Pre-draft measurables
| Height | Weight | Arm length | Hand span | Wingspan | 40-yard dash | 10-yard split | 20-yard split | Vertical jump | Broad jump |
| 5 ft 10+1⁄2 in (1.79 m) | 205 lb (93 kg) | 30+7⁄8 in (0.78 m) | 9+1⁄8 in (0.23 m) | 6 ft 2+3⁄8 in (1.89 m) | 4.50 s | 1.58 s | 2.59 s | 37.0 in (0.94 m) | 9 ft 8 in (2.95 m) |
All values from NFL Combine/Pro Day

===Tampa Bay Buccaneers (first stint)===
Edwards was selected by the Tampa Bay Buccaneers in the third round of 2019 NFL draft with the 99th overall pick.

In Week 3 of the 2020 season against the Denver Broncos, Edwards recorded his first career interception off a pass thrown by Brett Rypien late in the fourth quarter to secure a 28–10 Buccaneers win. In the Divisional Round of the playoffs against the New Orleans Saints, Edwards intercepted a pass thrown by Drew Brees during the 30–20 win. Edwards earned his first Super Bowl ring when the Buccaneers defeated the Kansas City Chiefs in Super Bowl LV.

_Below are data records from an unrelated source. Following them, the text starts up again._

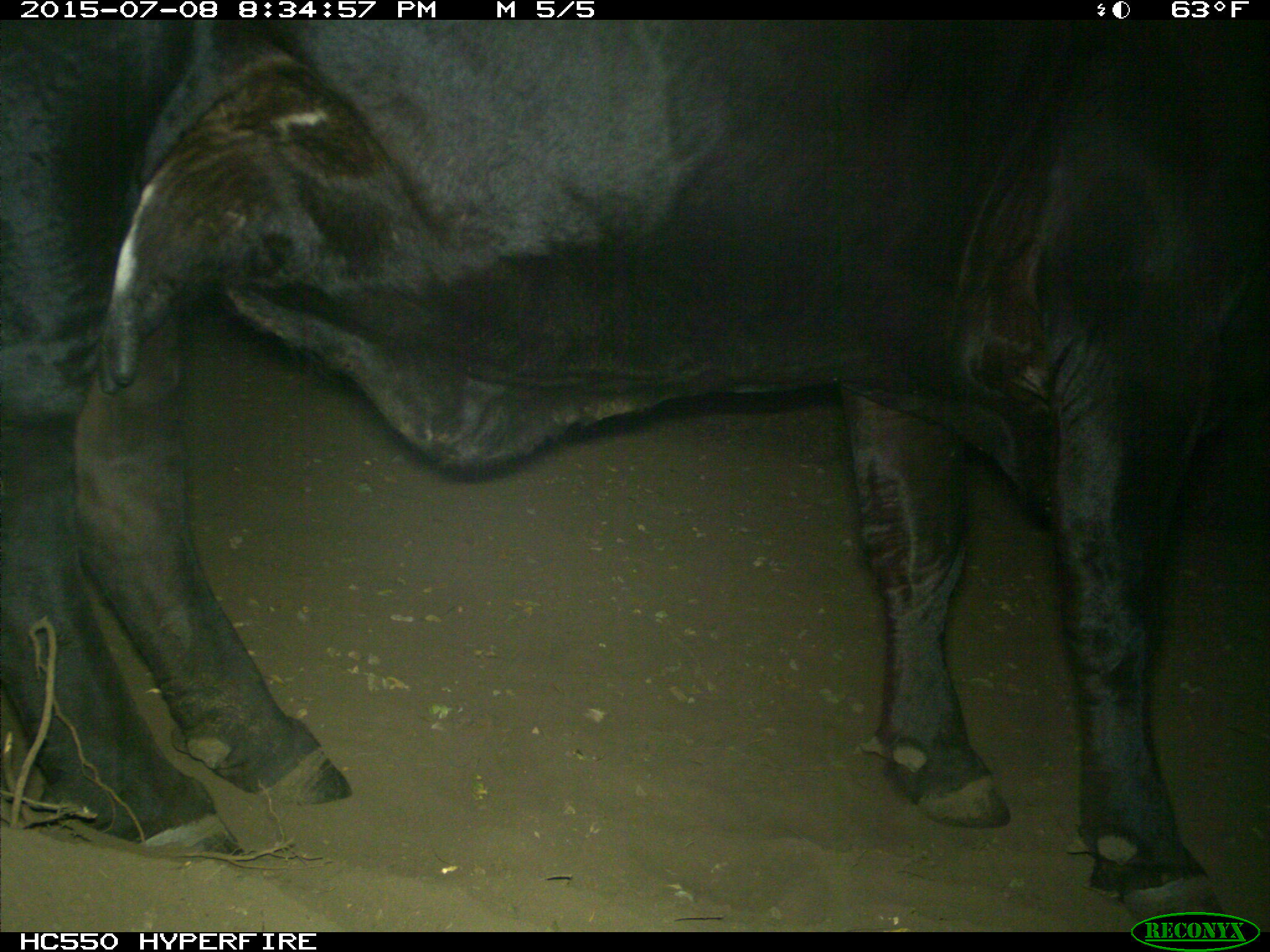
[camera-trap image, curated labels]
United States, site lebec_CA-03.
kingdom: Animalia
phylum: Chordata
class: Mammalia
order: Artiodactyla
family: Bovidae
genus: Bos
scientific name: Bos taurus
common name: domestic cow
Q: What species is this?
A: Bos taurus (domestic cow).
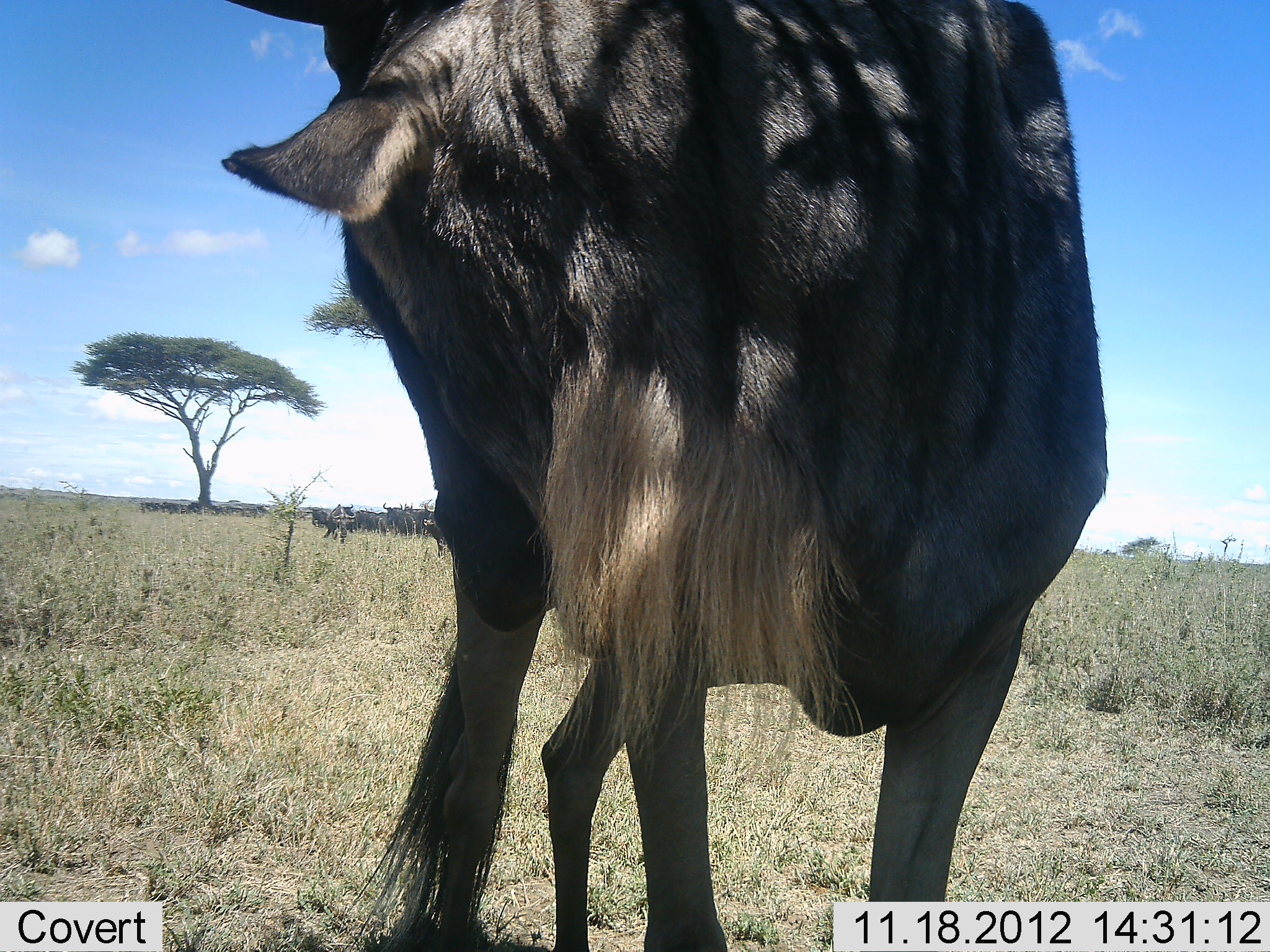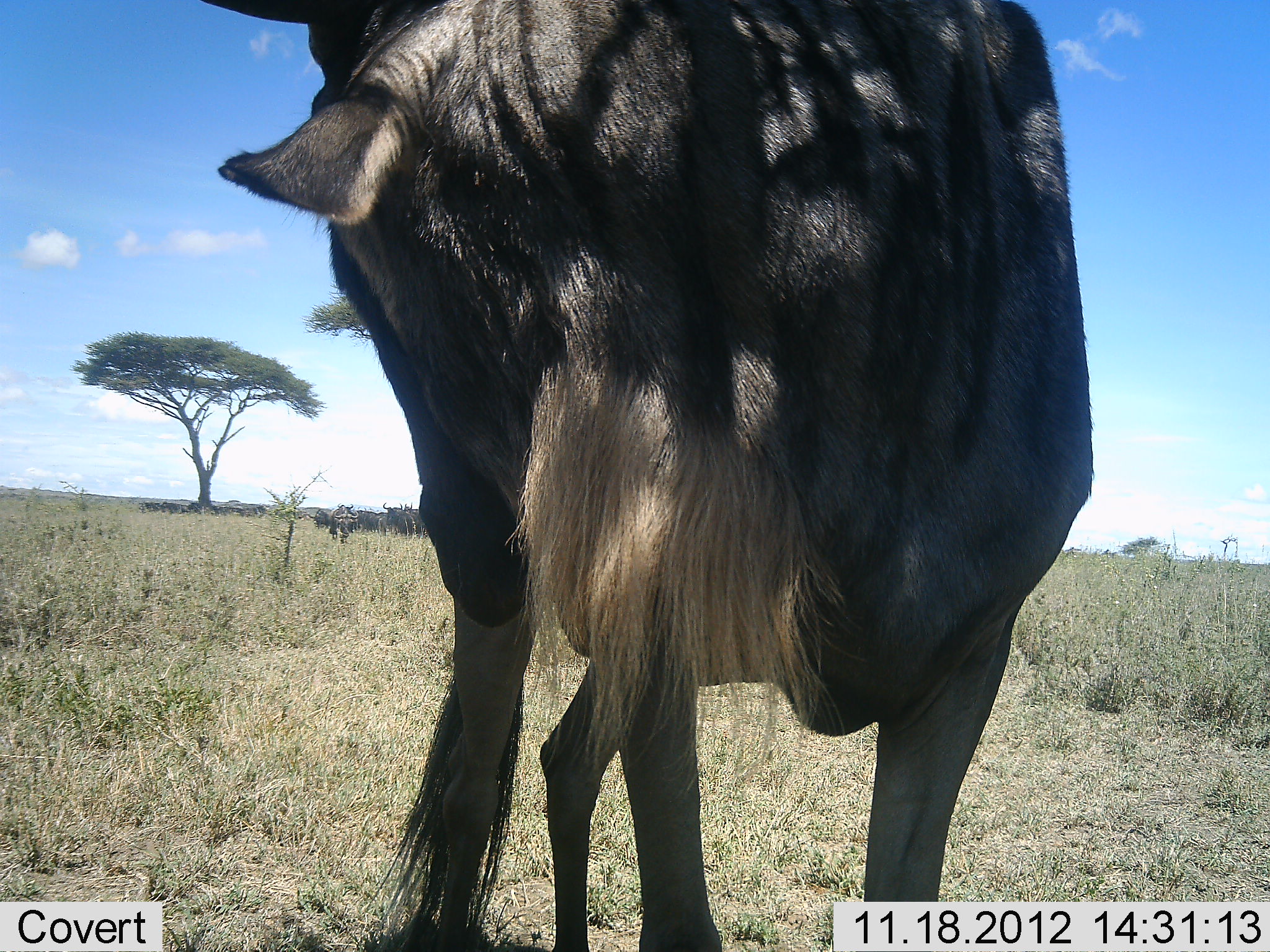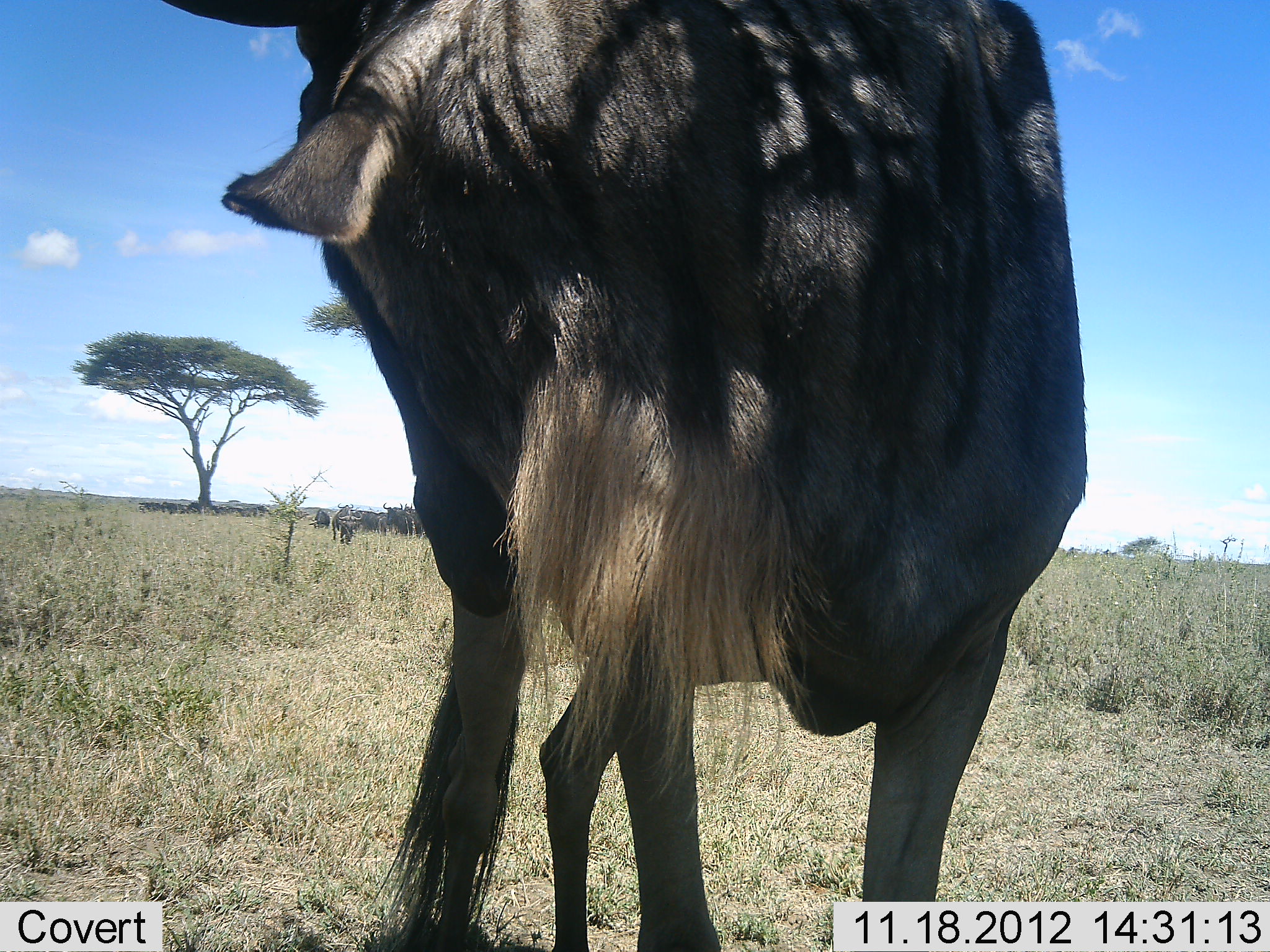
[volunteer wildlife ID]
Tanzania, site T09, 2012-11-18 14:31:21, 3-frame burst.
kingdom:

In Week 2 of the 2021 season against the Atlanta Falcons, Edwards recorded four tackles, three pass deflections, and two interceptions returned for touchdowns from Matt Ryan in a 48–25 win. As a result of his performance in Week 2, Edwards was named NFC Defensive Player of the Week. On December 2, 2021, Edwards was suspended for three games by the NFL for violating the league's COVID-19 protocols after he misrepresented his vaccination status.

===Kansas City Chiefs (first stint)===
Edwards signed a one-year contract with the Chiefs on March 20, 2023. In Edwards lone season with the Chiefs, he recorded 51 tackles, one sack, two fumble recoveries, one interception, and five passes defended. In the Wild Card victory over the Miami Dolphins, Edwards recorded an interception. In the Divisional round against the Buffalo Bills, Edwards left the game with a concussion. Edwards returned for the AFC Championship Game against the Baltimore Ravens where the Chiefs won and advanced to Super Bowl LVIII. In the Super Bowl, Edwards recorded 7 tackles and 1 pass defended in the Chiefs 25-22 victory over the San Francisco 49ers.

===Buffalo Bills===
On March 20, 2024, Edwards signed a one–year contract with the Buffalo Bills. On November 5, 2024, Edwards was released after only playing three games.

===Tennessee Titans===
On November 6, 2024, Edwards signed with the Tennessee Titans, but was released a week later.

===Tampa Bay Buccaneers (second stint)===
On November 14, 2024, Edwards was claimed off waivers by the Tampa Bay Buccaneers.

===Kansas City Chiefs (second stint)===
On April 3, 2025, Edwards signed with the Kansas City Chiefs on a one-year contract. He was released as part of final roster cuts on August 26, 2025 and re-signed to the practice squad the next day. Edwards was promoted to the active roster on December 6.